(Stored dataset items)
_ _ _ _

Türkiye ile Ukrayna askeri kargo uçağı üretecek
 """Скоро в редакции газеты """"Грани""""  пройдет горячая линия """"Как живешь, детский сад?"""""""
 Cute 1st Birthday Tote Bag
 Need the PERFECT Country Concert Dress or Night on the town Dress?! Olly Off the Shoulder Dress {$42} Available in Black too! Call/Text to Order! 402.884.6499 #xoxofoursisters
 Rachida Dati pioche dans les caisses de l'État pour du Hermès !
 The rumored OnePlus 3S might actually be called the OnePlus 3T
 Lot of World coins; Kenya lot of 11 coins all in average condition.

_ _ _ _

Only the lines from the one that contains "Need the PERFECT" to the end of the data should be output, exactly as they appear.

#### Solved exercise:
 Need the PERFECT Country Concert Dress or Night on the town Dress?! Olly Off the Shoulder Dress {$42} Available in Black too! Call/Text to Order! 402.884.6499 #xoxofoursisters
 Rachida Dati pioche dans les caisses de l'État pour du Hermès !
 The rumored OnePlus 3S might actually be called the OnePlus 3T
 Lot of World coins; Kenya lot of 11 coins all in average condition.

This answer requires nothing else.